Monday, August 26, 2013
I've had moments of time when I felt like a super woman. Despite a busy life, I was accomplishing a lot. I was doing a good job (professionally, personally, and spiritually). Life is good.
Then there are the moments that I don't feel so super. Adjustment periods really make me feel super-less. I start to believe the lie: Shouldn't a super woman be able to bounce right through adjustment periods?
Having a baby means life adjustment. With each child we've had, there was a period of time where life felt toooooo crazy. Even though, our adjustment to Button's arrival has been pretty easy, we are all still getting into the groove. The adjustment isn't just involving Josh, the boys, and I, but Button, too. She is adjusting to life outside the comfy womb and to our family. Throw in me going back to work last week, and the adjustment period is still going on strong. I say all that to say how blessed I feel on a daily basis. So many people, men and women, have been so encouraging and happy for us. Josh in particular has been awesome, too. Presently though, I just want to give a shout-out to all my women friends who make my life easier. Whether you've helped us out physically or offered a kind word, I appreciate it!
I started this blog weeks ago because of a few instances where I was observing super women.
I'm thankful for my moms. Especially when I was cleaning up Casen's vomit the first week of school. How many times did my mom and Josh's mom clean our messes growing up?
I'm thankful for my sis-in-law who, when she came to visit when Haddie was a few weeks old said, "You look tired. Go take a nap. We got this." And I happily obliged and got a couple extra hours of sleep.
I'm thankful for my other sis-in-law who loves my kids like her own. She even cleans my house and organizes my cabinets when she's here. I felt at complete ease knowing that she was taking care of my boys while I was in labor with Button.
I'm thankful for all the friends and family who brought food and gifts, sent sweet texts and facebook messages/wall posts, watched the boys when needed, and offered up PRAYERS.
I'm surrounded by super women. Women who take time out to serve and encourage.
Finally, I'm really thankful for the special support I have from friends and family when I returned back to my job. You see, I love my work. It's a part of my identity. Even so, it was especially hard this go-around to leave Haddie part of the day even though I know she's in good hands. Maybe it's because by the third kid, I've learned to slow down and enjoy the newborn phase more. I know that it doesn't seem to last long enough. Maybe after losing our baby before Haddie, I realize how special it is that we were blessed with another child. Whatever the reason, the last week has been a bit emotional. When I texted a fellow working mom to pray for me because I was having a rough first day back to work, here was the reply back:
The next week or two will suck. You're a good mom who takes great care of her kids. Gotta get those brain juices to balance the working mom guilt.
Saying a prayer. Remember that you are being the kind of strong and smart woman you want your little girl to be.

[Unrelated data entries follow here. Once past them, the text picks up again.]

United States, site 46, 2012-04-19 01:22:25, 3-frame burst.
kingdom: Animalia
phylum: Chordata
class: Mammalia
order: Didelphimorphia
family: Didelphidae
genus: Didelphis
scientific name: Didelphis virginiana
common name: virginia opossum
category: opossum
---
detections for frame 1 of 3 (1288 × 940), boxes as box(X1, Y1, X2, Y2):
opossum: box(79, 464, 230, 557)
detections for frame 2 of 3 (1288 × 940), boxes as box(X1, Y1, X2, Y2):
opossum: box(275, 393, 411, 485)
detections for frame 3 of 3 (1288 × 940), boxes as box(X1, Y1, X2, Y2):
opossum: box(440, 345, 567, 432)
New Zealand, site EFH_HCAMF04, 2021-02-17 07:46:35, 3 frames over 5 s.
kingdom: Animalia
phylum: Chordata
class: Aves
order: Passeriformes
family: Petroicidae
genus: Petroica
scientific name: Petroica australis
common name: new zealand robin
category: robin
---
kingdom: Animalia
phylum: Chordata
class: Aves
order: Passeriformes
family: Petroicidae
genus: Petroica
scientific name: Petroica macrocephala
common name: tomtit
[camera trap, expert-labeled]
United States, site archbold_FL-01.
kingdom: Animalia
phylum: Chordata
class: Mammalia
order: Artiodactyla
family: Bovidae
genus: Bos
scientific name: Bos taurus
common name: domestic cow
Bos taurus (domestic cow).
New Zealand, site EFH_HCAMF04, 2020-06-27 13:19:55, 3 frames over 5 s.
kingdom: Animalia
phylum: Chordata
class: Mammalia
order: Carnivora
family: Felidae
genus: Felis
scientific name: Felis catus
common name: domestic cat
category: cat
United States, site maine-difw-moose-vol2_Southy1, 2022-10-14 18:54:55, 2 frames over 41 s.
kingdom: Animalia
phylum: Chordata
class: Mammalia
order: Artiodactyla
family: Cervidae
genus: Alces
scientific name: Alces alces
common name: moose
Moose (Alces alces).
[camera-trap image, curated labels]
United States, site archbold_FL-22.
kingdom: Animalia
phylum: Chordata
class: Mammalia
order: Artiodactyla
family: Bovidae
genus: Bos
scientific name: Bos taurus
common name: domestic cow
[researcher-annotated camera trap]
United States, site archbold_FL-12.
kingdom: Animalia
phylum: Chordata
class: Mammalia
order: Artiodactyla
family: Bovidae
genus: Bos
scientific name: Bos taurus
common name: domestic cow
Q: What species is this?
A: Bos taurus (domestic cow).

Just what I needed to be reminded. I want Haddie to one day be brave enough to do what she feels called to do. That might mean she works outside the home like me. That might mean she stays home with her kids like my mom did. It might mean that she doesn't want to become a mother. There will probably always be a debate about what's best to do. Despite when people say not-so-very-nice-things to you about your decision - whether you work outside or inside the home, whether you have children or not. I just want my little girl to become a woman in love with God and is happy with herself.
So, to all you super women out there: Keep up the amazing job you are doing!